For Wells Fargo Advisors Financial Network, offering advisors more choice in terms of how they want to practice helped propel the business to a record year in recruiting in 2012.

The network, also called FiNet, hired 152 advisors last year, its second best recruiting year since that business was launched 11 years ago, according to Wells Fargo. The pace of recruiting was second only to 2009, when advisors transitioned at a record pace immediately following the financial crisis. In addition, FiNet added 67 new independent practices in 2012, bringing its total number of practices to 561. The FiNet business currently has 1,167 advisors and $63.4 billion in client assets.

The choices that the FiNet business offers, from how to market a business to who to hire, also serve as a litmus test for prospective financial advisor hires as to whether they’re ready to go independent, Wells Fargo Advisors Financial Network President Kent Christian said in an interview Monday at the Investment Management Consultants Association’s New York Consultants Conference.

“For some folks, they hear that and they’re completely energized by it,” Christian said of the responsibilities that come with running an independent practice, while other advisors are not. “During the recruitment process, those are things that we’re listening for and probing.”

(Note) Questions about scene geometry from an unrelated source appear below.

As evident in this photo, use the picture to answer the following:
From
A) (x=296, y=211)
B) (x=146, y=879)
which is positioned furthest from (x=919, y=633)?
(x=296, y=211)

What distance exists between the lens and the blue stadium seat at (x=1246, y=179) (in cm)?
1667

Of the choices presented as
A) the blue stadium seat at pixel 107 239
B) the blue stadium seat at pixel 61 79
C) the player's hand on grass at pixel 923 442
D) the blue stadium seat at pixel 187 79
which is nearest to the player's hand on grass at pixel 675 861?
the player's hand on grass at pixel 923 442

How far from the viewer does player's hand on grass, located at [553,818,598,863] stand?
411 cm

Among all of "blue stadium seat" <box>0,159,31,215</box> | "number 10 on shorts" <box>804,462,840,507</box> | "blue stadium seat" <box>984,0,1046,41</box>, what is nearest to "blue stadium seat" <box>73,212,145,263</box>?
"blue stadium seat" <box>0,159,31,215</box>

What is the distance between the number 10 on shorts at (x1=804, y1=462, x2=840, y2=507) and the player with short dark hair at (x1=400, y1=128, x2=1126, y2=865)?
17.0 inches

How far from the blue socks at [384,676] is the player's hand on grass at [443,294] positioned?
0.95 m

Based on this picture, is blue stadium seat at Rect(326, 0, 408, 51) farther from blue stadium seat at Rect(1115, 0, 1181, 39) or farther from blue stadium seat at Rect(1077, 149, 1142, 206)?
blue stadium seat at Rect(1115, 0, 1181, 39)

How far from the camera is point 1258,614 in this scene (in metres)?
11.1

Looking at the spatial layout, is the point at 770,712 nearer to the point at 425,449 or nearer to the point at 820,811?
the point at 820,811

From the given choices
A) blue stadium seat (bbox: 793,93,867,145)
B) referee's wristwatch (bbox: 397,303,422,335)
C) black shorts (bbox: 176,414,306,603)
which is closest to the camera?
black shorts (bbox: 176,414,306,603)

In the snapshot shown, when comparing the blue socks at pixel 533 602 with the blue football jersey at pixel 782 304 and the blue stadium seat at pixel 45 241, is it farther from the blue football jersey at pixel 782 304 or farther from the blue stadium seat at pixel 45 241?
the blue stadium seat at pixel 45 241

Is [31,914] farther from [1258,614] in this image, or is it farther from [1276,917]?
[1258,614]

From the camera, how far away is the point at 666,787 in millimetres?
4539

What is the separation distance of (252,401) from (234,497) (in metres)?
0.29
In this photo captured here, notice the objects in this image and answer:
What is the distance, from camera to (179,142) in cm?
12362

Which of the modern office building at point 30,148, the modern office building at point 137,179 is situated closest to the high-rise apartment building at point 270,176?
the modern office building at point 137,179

More than half of the advisors who joined FiNet last year came from wirehouse firms, according to Christian. Those rival firms, which include Merrill Lynch, Morgan Stanley and UBS, do not offer a multi-channel structure where advisors can practice independently. By contrast, last year Wells Fargo transitioned about 40 of its own advisors to its independent model. Other new advisor hires came to FiNet from regional wealth management firms, Christian said, followed by advisors from other independent wealth management models.

The financial advisors who join FiNet typically have an average industry length of service of 19 to 20 years and about $60 million in assets under management and $594,000 in gross revenue.

“They’re a long way from startup,” Christian said of FiNet’s recruits. “We’re frankly aren’t interested in folks that are starting up. There’s too much risk, there’s too much distraction for them to do that and to be independent, so we want to make sure they’re focused on that.”

Other advisors that FiNet also shies away from hiring are the ones who are on the brink of retirement. “We like folks that are thinking about retirement and succession planning, but they might be five to 15 years away from that,” Christian said.

For Christian, who was named to the helm of FiNet six months ago and has served at Wells Fargo for seven years, the appeal of the firm’s independent model for financial advisors now comes down to three reasons: the cachet that practicing independently now has with successful financial advisors; the strong technology platform that FiNet is able to offer that rivals what even the largest wirehouse firms can offer; and the opportunity to operate truly independently with access to Wells Fargo’s resources.

Those sentiments, combined with the industry changes successful advisors have seen in recent years—from terminated managers to lackluster technology—should continue to help FiNet keep up its hiring momentum, according to Christian.

“More advisors, and specifically more wirehouse advisors, are interested in talking than we’ve ever seen,” Christian said. “So our pipeline going into ’13 remains very robust.”